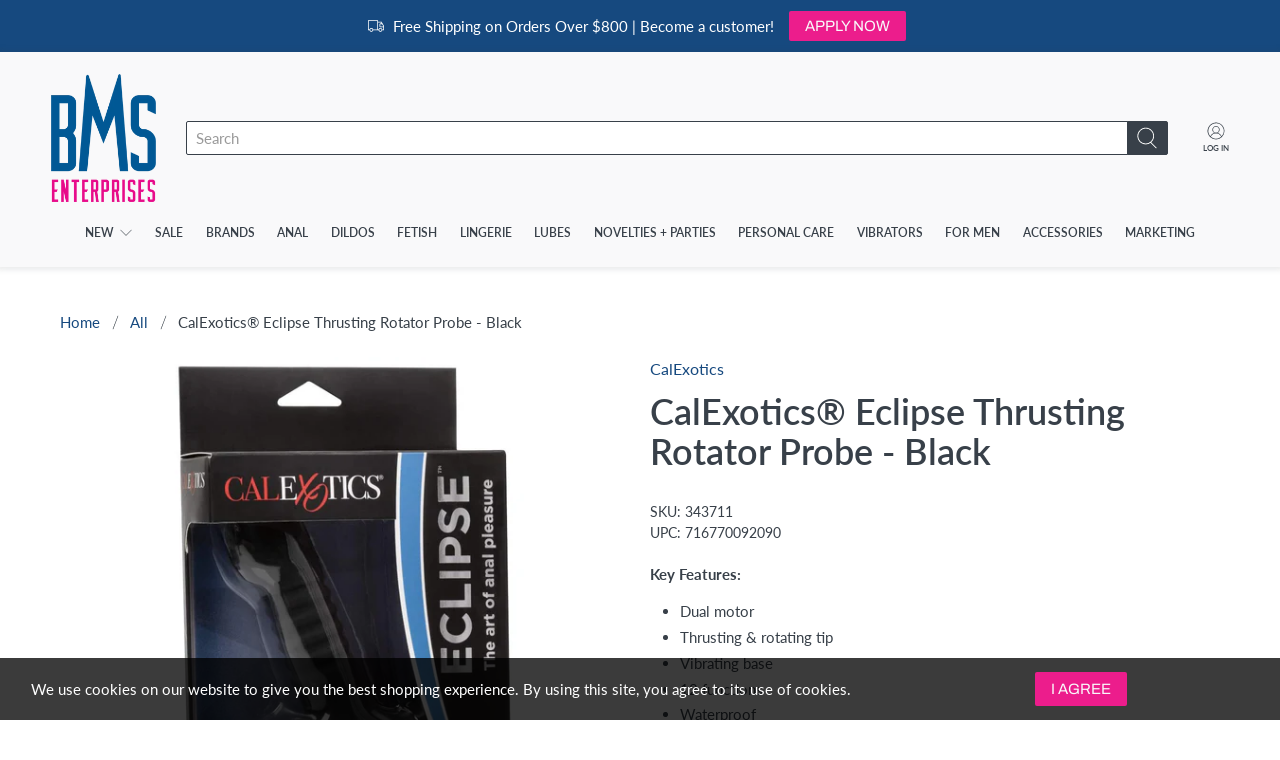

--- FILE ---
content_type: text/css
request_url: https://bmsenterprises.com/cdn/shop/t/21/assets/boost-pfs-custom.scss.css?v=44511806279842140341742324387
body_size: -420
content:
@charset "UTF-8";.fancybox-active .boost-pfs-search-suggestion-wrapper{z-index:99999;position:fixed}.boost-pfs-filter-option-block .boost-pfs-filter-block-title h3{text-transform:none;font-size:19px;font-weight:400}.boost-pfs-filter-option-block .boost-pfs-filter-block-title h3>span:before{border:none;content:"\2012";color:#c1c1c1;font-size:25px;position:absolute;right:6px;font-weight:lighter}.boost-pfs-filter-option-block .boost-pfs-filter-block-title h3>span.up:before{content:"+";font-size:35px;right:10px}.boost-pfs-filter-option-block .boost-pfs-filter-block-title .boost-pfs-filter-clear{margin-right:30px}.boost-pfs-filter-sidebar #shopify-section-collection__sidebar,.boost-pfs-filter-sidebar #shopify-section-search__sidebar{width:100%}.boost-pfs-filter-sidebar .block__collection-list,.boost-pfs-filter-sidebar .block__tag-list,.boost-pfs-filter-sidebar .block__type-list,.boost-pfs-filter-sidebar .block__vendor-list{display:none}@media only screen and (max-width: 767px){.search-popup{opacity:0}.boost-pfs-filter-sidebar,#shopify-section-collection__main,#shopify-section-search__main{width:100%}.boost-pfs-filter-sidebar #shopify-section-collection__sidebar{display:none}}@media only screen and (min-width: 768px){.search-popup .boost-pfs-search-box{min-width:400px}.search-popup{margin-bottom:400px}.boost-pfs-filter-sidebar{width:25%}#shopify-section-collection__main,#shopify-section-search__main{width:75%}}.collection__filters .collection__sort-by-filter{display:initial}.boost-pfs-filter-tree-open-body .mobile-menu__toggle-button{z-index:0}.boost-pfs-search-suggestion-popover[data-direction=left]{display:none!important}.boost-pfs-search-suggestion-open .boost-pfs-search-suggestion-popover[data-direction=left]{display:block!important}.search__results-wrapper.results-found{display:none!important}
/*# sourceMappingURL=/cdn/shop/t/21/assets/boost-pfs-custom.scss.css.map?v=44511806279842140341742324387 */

--------------------------------------------------

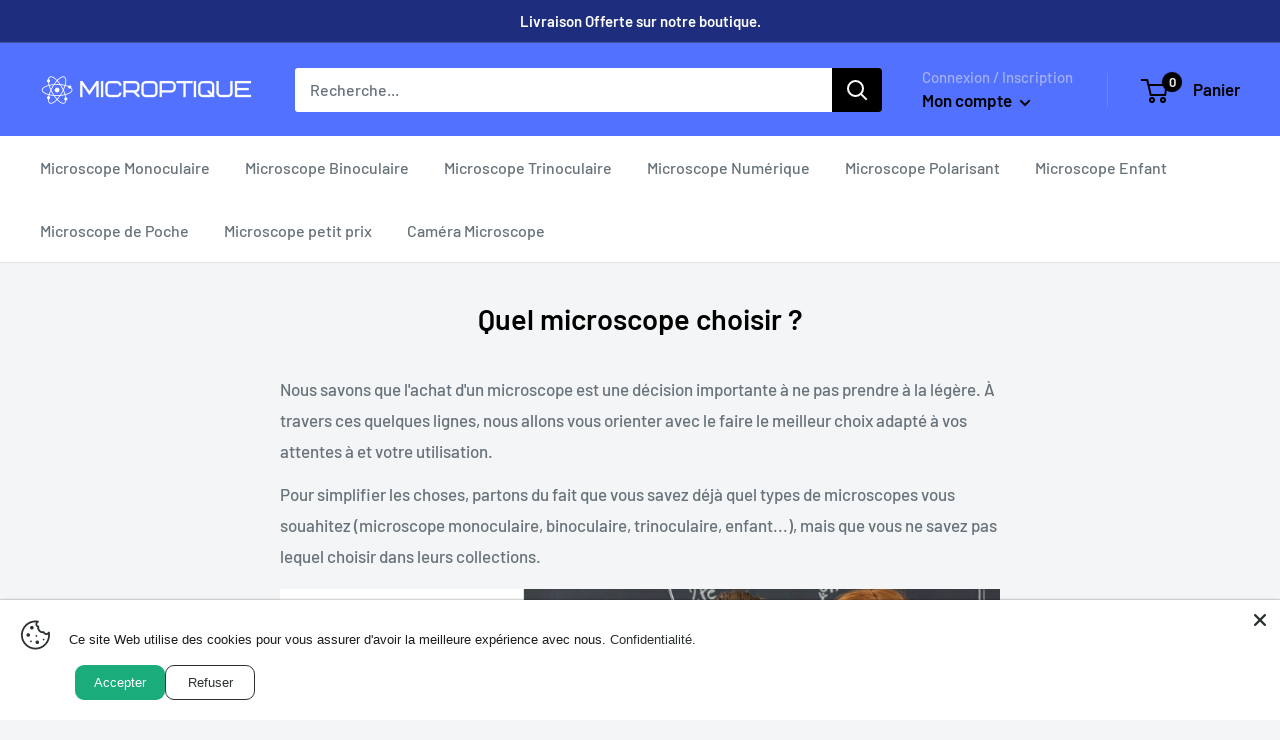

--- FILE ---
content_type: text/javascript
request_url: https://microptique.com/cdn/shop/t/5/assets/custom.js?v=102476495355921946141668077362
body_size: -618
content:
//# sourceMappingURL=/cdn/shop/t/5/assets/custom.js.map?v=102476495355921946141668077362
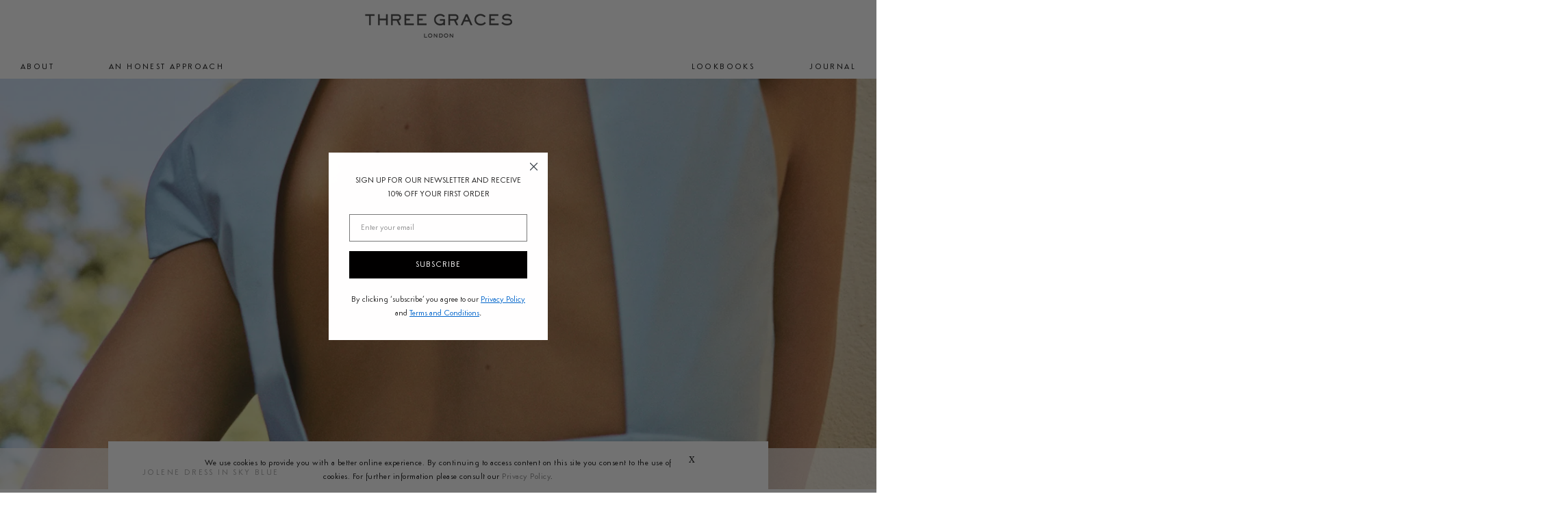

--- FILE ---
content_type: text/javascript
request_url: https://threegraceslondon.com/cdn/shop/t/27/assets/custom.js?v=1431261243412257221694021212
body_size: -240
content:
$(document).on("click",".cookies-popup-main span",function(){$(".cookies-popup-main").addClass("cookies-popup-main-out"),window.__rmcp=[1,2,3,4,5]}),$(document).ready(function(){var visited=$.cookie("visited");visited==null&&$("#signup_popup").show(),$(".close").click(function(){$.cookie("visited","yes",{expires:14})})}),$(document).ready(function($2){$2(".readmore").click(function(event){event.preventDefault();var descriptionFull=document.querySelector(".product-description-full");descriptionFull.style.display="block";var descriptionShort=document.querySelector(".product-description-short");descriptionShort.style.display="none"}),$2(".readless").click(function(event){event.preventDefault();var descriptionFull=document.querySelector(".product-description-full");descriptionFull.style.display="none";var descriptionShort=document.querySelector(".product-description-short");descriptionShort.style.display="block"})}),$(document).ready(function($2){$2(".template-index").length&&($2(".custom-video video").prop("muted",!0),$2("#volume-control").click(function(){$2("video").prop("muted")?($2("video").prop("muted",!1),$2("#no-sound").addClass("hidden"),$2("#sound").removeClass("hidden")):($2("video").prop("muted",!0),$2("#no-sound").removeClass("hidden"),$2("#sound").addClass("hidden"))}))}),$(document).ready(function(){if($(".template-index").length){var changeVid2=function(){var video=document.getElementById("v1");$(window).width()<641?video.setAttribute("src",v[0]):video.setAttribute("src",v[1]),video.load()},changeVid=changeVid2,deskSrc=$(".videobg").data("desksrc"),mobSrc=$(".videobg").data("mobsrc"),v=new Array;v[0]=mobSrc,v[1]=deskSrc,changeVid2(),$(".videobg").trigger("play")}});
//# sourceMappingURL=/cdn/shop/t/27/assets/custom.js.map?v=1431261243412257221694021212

--------------------------------------------------

WHAT IS BEING ASKED — Wherever a line of the records above contains the string "sourceMappingURL", copy that line out.

YOUR SOLUTION —
/*# sourceMappingURL=/cdn/shop/t/21/assets/boost-pfs-custom.scss.css.map?v=44511806279842140341742324387 */
//# sourceMappingURL=/cdn/shop/t/5/assets/custom.js.map?v=102476495355921946141668077362
//# sourceMappingURL=/cdn/shop/t/27/assets/custom.js.map?v=1431261243412257221694021212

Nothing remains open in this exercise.